Aún recuerdo cuando el Gobierno argumentó que suprimía las tarifas
especiales de riego para fomentar la competencia del mercado
eléctrico y abaratar los precios. A partir del 1 de junio van a
entrar en vigor cambios tarifarios que, digan lo que digan los
políticos, supondrán una nueva vuelta de tuerca: atención a las
entidades de riego porque con solo 15 minutos de uso inadecuado de la
potencia contratada pagarán recargo por exceso y, si es reiterado,
los costes podrán elevarse a miles de euros.
Sorprende,
en cambio, el mantenimiento en un 15% sobre el cómputo global de los
costes que el estudio dedica al capítulo de los productos
fitosanitarios. La supresión de dos terceras partes de las materias
activas autorizadas hace apenas una década ha dejado a los
productores sin aquellas sustancias más eficaces y baratas. Por el
contrario, lo poco que tienen a su disposición son productos más
caros y menos eficaces, de manera que se ven obligados a multiplicar
el número de tratamientos si quieren tratar de evitar que las
plagas y enfermedades destruyan sus cosechas. Así y todo, a veces no
lo consiguen (véase el Cotonet de Sudáfrica) y sufren graves
pérdidas de ingresos por la merma de cosechas comercializadas.

● ● ● ● ● ● ●

§ OBJETIVO: Prosigue el fragmento sobre los costes del riego y de los fitosanitarios a partir de su última oración. Los datos siguientes proceden de otra fuente y no guardan relación con el fragmento.

§ DATOS RECOPILADOS:

● ● ● ● ● ● ●

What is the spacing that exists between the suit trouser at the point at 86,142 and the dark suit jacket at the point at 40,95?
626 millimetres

● ● ● ● ● ● ●

§ RESPUESTA ESPERADA:
Podríamos
estar hablando horas sobre costes de producción que en estos últimos
30 años se han disparado. Hasta cierto punto es normal que así sea,
porque el precio de la vida suele ir arriba en las sociedades que
aspiran a mejorar. No obstante, como decía al principio, en la
mayoría de las variedades citrícolas, sobre todo la naranja
Navelina y la mandarina Clemenules, las cotizaciones a pie de campo
prácticamente han seguido siendo las mismas en todo este tiempo. Y
así, lógicamente, los números salen rojos, por muy verdes que los
políticos quieran barnizar al sector.
Si
alto resulta el coste medio de producción de los cítricos, altísimo
está siendo el coste económico, social y medioambiental que está
pagando el citricultor –y el conjunto de la sociedad, no lo
olvidemos– por los desequilibrios que imperan dentro de la cadena
alimentaria. Es evidente que la actual reforma de la Ley de la Cadena
debería incluir un registro de los contratos y una referencia de
costes y precios, establecidos por un organismo público y basados en
estudios como este último del IVIA. Pero el alcance de la normativa
será limitado si, al mismo tiempo, la clase política no actúa
sobre las importaciones agrarias de países terceros.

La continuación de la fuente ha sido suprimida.